Francis Parkman, along with William Hickling Prescott and John Lothrop Motley, is one of the great American historians of the nineteenth century and indeed of the twentieth also. Parkman differs from the other two in that he had a controlled style not subject to useless rhetorical flights, and he was more able to give to his writings a sense of immediacy.
His great accomplishment as historian derives from at least three firm beliefs about the art of this craft. He believed that the historian should pay close attention to research, going to primary documents wherever possible, and he made numerous trips, several across the Atlantic, to examine primary sources. He believed the historian should pay strict attention to developing his work dramatically and should closely observe the proportions of the various sections. He believed, finally, that the proper style of historical writing should be vigorous, without studied prettiness or “tricks of rhetoric.” As a consequence of these basic tenets, Parkman’s works remain readable and lively today.

*Task A:*
Could you repeat the Parkman passage word for word, starting with "Francis Parkman, along" and going on through "sense of immediacy."?
*Task B:*
According to the Parkman passage, why do Parkman's works remain readable and lively today? Answer in one to three sentences.

*Dataset extract:*
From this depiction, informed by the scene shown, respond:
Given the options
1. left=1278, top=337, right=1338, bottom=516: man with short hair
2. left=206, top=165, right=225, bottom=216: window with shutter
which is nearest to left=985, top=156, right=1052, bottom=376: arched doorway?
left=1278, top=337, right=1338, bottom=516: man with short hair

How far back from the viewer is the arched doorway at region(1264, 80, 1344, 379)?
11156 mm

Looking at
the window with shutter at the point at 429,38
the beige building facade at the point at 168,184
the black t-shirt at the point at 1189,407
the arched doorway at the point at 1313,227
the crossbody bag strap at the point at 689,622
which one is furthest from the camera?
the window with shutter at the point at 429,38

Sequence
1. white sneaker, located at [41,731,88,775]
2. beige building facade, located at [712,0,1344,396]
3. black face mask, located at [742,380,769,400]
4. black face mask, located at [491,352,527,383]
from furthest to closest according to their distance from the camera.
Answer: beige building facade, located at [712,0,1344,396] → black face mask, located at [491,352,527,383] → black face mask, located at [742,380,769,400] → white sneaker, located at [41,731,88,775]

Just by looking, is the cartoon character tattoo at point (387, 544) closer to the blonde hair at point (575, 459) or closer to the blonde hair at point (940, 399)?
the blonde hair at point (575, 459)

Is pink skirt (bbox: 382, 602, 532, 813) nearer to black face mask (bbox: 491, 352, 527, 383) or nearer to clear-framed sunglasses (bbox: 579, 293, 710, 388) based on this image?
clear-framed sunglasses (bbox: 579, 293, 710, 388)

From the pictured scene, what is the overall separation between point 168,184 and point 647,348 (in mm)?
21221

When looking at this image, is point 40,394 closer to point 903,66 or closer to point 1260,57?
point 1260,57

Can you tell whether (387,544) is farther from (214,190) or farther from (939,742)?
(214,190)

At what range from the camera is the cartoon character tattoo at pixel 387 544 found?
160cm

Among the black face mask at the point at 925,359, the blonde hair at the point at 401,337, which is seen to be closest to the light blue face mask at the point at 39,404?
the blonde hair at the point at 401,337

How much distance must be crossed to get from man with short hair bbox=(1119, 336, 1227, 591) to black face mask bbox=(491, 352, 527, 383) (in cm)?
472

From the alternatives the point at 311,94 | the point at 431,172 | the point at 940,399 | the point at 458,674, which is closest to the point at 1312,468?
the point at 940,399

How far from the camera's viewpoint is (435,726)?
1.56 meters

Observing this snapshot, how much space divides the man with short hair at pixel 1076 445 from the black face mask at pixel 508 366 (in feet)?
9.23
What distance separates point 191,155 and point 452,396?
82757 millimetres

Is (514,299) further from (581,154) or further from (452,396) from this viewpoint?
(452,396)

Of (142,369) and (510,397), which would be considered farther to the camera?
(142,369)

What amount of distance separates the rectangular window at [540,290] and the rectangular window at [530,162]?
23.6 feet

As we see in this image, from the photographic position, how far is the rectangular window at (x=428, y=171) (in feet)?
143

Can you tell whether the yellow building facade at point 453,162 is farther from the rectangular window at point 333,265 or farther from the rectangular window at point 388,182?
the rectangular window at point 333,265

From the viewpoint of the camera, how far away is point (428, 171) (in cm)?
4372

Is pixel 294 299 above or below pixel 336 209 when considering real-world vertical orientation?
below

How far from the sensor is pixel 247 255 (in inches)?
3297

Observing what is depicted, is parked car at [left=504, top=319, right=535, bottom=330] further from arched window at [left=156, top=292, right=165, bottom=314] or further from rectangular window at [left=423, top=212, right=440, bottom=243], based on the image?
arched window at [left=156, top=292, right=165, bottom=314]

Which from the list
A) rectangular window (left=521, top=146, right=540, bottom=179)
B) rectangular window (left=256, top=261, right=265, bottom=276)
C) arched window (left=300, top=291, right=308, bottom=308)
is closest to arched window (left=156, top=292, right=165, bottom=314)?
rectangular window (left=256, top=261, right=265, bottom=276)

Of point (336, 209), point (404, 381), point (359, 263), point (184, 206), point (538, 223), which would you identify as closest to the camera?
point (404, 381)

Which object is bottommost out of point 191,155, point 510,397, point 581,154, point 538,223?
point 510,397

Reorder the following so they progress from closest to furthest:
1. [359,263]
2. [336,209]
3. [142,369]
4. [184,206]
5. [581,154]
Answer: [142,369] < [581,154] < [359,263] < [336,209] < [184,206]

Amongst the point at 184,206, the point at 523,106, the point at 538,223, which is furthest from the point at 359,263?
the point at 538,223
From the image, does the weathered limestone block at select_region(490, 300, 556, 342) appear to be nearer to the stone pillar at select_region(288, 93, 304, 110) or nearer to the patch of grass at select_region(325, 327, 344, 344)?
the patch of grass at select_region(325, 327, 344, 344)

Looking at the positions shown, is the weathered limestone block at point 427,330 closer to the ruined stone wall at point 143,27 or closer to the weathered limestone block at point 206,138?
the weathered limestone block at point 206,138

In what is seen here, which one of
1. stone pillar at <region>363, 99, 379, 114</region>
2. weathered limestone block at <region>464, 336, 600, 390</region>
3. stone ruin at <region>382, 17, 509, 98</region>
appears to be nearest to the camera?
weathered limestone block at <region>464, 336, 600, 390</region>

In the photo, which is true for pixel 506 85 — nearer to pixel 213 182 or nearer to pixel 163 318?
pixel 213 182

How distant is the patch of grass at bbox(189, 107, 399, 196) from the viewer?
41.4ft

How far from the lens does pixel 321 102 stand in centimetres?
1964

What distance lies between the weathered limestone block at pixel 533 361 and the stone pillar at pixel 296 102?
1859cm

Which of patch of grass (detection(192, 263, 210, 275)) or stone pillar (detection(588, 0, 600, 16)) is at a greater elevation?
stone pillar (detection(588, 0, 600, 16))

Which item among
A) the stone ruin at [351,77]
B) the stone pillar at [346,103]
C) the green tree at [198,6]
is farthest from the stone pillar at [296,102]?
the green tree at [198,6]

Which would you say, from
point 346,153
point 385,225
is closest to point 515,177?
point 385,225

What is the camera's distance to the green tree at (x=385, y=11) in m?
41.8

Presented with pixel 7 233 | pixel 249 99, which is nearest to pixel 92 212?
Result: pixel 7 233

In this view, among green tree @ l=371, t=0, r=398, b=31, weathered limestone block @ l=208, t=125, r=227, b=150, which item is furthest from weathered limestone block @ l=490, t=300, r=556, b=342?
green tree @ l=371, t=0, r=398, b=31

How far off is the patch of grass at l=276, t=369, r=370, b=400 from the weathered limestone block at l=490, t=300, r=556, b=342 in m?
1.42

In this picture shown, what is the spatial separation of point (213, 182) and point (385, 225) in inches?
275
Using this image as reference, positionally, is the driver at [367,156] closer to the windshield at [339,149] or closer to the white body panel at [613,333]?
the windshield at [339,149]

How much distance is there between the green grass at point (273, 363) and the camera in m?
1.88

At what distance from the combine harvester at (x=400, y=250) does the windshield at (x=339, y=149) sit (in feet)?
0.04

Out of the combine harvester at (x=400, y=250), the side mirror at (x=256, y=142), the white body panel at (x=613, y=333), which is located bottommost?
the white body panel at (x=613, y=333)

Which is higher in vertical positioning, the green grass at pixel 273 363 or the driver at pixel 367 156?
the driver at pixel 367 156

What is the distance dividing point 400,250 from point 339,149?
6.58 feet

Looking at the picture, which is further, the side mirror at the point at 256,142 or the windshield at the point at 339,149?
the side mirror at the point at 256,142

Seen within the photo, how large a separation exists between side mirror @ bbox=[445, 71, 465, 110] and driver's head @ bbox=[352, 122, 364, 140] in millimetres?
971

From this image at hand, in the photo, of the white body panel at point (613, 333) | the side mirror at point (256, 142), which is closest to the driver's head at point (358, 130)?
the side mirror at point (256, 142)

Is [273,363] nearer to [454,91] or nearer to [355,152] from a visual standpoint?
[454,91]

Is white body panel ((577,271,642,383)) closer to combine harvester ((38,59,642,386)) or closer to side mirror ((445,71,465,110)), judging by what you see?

*Exercise response A:*
Francis Parkman, along with William Hickling Prescott and John Lothrop Motley, is one of the great American historians of the nineteenth century and indeed of the twentieth also. Parkman differs from the other two in that he had a controlled style not subject to useless rhetorical flights, and he was more able to give to his writings a sense of immediacy.

*Exercise response B:*
His works stay readable and lively because of three basic beliefs about his craft. He thought a historian should do close research in primary documents and should develop the work dramatically while watching the proportions of its sections. He also held that historical writing should be vigorous, without studied prettiness or "tricks of rhetoric."